致纤维化微环境形成是肺纤维化启动的关键，但机制未明。申请者发现LPS可诱导肺成纤维细胞（LF）PI3K-Akt-mTOR通路活化及HMGB1分泌而促进LF增殖活化。有研究发现mTOR可活化有氧酵解关键酶PFKFB3，而预实验证实乳酸能促进HMGB1分泌。由此推测LPS经PI3K-Akt-mTOR通路活化PFKFB3而启动LF有氧酵解，通过生成乳酸促进巨噬细胞及LF分泌HMGB1并形成致纤维化微环境而促进LF增殖活化。本课题利用细胞共培养模型和肺纤维化模型研究LPS启动LF有氧酵解促使致纤维化微环境形成并促进LF增殖活化的机制，明确PI3K-Akt-mTOR、PFKFB3及乳酸的作用；采用CRISPR/Cas9技术构建PFKFB3基因敲除小鼠，或以PFKFB3抑制剂阻止有氧酵解启动而抑制肺纤维化。本课题有望从细胞异常代谢调控致纤维化微环境形成的角度探讨肺纤维化发生的机制，为该病防治奠定基础。

脂多糖（LPS）诱导肺成纤维细胞有氧酵解是肺成纤维细胞增殖活化与肺纤维化发生的重要因素，对相关机制进行研究具有重要意义。本课题重点研究LPS启动肺成纤维细胞有氧酵解过程，促使肺组织致纤维化微环境形成并促进肺成纤维细胞增殖活化的详细机制，重点明确PI3K-Akt-mTOR通路活化、PFKFB3表达活化、有氧酵解产物乳酸生成以及致纤维化微环境主要成分TGF-β1、HMGB1以及TNF-α在以上过程中的重要作用。研究证实在LPS诱导的脓毒症相关性肺纤维化过程中，LPS通过PI3K-Akt-mTOR通路上调PFKFB3表达，引起肺成纤维细胞有氧酵解。

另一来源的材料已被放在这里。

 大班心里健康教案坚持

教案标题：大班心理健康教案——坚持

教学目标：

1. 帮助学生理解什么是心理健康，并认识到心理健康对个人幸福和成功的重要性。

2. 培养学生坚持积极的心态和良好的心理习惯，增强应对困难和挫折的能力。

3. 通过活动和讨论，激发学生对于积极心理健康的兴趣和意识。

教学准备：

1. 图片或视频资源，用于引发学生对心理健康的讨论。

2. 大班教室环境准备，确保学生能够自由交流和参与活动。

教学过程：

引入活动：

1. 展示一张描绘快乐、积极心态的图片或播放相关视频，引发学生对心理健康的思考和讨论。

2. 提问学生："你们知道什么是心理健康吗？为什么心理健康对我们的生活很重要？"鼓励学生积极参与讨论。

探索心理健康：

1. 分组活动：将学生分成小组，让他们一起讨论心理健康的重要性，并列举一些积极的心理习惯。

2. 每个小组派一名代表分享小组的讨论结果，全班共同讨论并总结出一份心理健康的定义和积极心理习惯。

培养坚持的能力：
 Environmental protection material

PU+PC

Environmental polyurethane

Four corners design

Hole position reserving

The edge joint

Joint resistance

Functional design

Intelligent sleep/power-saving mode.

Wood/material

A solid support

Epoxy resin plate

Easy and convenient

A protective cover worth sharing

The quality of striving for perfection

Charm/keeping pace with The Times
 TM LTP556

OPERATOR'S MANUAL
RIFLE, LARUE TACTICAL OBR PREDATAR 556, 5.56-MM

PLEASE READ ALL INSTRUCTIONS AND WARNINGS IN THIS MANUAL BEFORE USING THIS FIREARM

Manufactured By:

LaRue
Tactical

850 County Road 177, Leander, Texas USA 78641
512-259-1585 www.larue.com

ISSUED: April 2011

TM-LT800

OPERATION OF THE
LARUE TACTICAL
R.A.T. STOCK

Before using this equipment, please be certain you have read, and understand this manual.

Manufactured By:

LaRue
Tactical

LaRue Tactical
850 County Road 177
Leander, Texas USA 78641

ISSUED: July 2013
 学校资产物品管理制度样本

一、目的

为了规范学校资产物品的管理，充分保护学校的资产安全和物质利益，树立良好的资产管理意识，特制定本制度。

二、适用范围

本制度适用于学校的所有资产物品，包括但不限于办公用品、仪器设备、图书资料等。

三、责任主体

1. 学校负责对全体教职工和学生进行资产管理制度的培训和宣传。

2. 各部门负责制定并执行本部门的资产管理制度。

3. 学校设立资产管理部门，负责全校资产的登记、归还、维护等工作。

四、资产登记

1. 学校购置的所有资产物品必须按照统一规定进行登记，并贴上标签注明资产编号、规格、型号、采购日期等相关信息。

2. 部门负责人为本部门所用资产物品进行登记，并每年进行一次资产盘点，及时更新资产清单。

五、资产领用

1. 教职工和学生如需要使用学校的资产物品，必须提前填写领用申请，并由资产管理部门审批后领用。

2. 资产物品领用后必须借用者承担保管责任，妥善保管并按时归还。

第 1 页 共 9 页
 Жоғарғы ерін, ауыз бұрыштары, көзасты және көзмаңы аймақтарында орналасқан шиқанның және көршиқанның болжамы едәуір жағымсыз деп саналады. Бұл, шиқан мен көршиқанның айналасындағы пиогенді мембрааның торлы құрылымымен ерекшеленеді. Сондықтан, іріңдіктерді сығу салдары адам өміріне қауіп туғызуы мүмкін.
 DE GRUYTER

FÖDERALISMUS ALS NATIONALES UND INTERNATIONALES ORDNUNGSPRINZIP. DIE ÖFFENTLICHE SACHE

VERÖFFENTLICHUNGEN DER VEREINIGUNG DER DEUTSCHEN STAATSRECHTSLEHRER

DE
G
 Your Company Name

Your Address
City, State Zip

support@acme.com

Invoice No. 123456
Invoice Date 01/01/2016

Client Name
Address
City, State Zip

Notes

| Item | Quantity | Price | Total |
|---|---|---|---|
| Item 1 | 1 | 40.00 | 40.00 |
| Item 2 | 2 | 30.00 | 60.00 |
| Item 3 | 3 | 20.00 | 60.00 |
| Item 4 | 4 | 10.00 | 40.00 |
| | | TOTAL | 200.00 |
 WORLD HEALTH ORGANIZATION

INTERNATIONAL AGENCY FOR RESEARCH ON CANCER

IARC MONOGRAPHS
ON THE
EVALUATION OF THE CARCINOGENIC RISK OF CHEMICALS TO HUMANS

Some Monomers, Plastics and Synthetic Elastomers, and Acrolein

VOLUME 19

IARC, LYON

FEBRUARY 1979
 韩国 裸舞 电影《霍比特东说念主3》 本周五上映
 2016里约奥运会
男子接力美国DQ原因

巨噬细胞及肺成纤维细胞可构成细胞互作网络，通过分泌TGF-β1、HMGB1以及TNF-α等炎性介质/细胞因子而形成致纤维化微环境，加速肺组织有氧酵解过程和肺成纤维细胞增殖活化而促进肺纤维化进程。通过对肺组织有氧酵解启动和致纤维化微环境形成关键环节（如PI3K-Akt-mTOR通路、PFKFB3、TGF-β1、HMGB1以及TNF-α等）的有效调控，能有效抑制肺成纤维细胞增殖活化和肺纤维化进程。本研究从LPS通过启动肺成纤维细胞异常代谢过程调控致纤维化微环境形成的角度探讨LPS诱导肺成纤维细胞增殖活化过程的精准调控机制，进一步丰富和完善肺成纤维细胞异常细胞生物学行为在肺纤维化发病过程中的作用和机制研究，有望为脓毒症相关性肺纤维化的临床治疗提供一种基于调控致纤维化微环境形成和有氧酵解启动过程的全新的治疗策略。